▶ Kurze Aufgabe
Wiederhole die folgende Auflistung vollständig, Zeile für Zeile und ohne jede Änderung.

--

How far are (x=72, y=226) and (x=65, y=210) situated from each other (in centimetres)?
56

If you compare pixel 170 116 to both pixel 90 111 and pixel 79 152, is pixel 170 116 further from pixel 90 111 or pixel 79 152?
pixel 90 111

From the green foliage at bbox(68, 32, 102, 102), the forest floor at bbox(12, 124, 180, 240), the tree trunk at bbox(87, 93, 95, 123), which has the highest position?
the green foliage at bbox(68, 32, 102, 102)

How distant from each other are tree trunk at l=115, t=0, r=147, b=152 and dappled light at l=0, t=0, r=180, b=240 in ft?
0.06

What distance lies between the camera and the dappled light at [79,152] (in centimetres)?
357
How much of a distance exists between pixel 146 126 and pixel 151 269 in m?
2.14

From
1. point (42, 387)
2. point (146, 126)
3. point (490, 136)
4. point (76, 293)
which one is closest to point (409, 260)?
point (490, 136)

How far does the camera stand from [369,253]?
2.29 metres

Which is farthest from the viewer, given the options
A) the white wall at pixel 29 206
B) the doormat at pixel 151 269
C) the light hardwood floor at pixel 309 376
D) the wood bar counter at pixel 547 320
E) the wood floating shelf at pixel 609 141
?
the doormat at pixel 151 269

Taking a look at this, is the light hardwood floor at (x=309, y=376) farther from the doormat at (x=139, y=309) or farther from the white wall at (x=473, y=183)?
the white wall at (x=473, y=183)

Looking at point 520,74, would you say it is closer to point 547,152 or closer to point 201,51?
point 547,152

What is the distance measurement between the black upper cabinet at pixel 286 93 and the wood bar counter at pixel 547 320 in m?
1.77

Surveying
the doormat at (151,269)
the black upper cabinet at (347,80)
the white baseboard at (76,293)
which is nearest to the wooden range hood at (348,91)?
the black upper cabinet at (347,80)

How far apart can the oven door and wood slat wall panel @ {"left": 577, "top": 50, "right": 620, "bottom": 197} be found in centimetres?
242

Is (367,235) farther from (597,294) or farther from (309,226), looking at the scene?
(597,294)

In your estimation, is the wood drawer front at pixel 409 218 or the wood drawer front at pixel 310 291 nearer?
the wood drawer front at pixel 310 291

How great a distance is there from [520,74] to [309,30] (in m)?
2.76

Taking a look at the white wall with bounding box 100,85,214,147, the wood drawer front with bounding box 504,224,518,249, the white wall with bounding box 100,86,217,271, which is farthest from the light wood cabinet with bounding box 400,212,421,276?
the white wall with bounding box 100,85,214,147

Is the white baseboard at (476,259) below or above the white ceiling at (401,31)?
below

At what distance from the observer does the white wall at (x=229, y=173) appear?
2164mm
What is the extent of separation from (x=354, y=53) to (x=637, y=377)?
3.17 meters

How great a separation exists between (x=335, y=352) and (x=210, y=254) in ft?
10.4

--

▶ Vollständige Lösung
How far are (x=72, y=226) and (x=65, y=210) situated from each other (in centimetres)?
56

If you compare pixel 170 116 to both pixel 90 111 and pixel 79 152, is pixel 170 116 further from pixel 90 111 or pixel 79 152?
pixel 90 111

From the green foliage at bbox(68, 32, 102, 102), the forest floor at bbox(12, 124, 180, 240), the tree trunk at bbox(87, 93, 95, 123), which has the highest position?
the green foliage at bbox(68, 32, 102, 102)

How distant from each other are tree trunk at l=115, t=0, r=147, b=152 and dappled light at l=0, t=0, r=180, b=240 in ft?
0.06

What distance lies between the camera and the dappled light at [79,152] (in centimetres)?
357
How much of a distance exists between pixel 146 126 and pixel 151 269 in m?
2.14

From
1. point (42, 387)
2. point (146, 126)
3. point (490, 136)
4. point (76, 293)
which one is closest to point (409, 260)?
point (490, 136)

How far does the camera stand from [369,253]?
2.29 metres

Which is farthest from the viewer, given the options
A) the white wall at pixel 29 206
B) the doormat at pixel 151 269
C) the light hardwood floor at pixel 309 376
D) the wood bar counter at pixel 547 320
E) the wood floating shelf at pixel 609 141
?
the doormat at pixel 151 269

Taking a look at this, is the light hardwood floor at (x=309, y=376) farther from the doormat at (x=139, y=309) or farther from the white wall at (x=473, y=183)?
the white wall at (x=473, y=183)

Looking at point 520,74, would you say it is closer to point 547,152 or closer to point 201,51?
point 547,152

What is the distance measurement between the black upper cabinet at pixel 286 93 and the wood bar counter at pixel 547 320 in m?
1.77

Surveying
the doormat at (151,269)
the black upper cabinet at (347,80)
the white baseboard at (76,293)
which is nearest to the wooden range hood at (348,91)?
the black upper cabinet at (347,80)

How far apart can the oven door and wood slat wall panel @ {"left": 577, "top": 50, "right": 620, "bottom": 197} be found in centimetres?
242

Is (367,235) farther from (597,294) or farther from (309,226), looking at the scene?
(597,294)

In your estimation, is the wood drawer front at pixel 409 218 or the wood drawer front at pixel 310 291 nearer?
the wood drawer front at pixel 310 291

How great a distance is there from [520,74] to [309,30] (in m)?
2.76

Taking a look at the white wall with bounding box 100,85,214,147, the wood drawer front with bounding box 504,224,518,249, the white wall with bounding box 100,86,217,271, which is farthest from the light wood cabinet with bounding box 400,212,421,276?
the white wall with bounding box 100,85,214,147

Is the white baseboard at (476,259) below or above the white ceiling at (401,31)?
below

At what distance from the observer does the white wall at (x=229, y=173) appear?
2164mm
What is the extent of separation from (x=354, y=53) to (x=637, y=377)?
3.17 meters

How great a separation exists between (x=335, y=352) and (x=210, y=254) in ft?
10.4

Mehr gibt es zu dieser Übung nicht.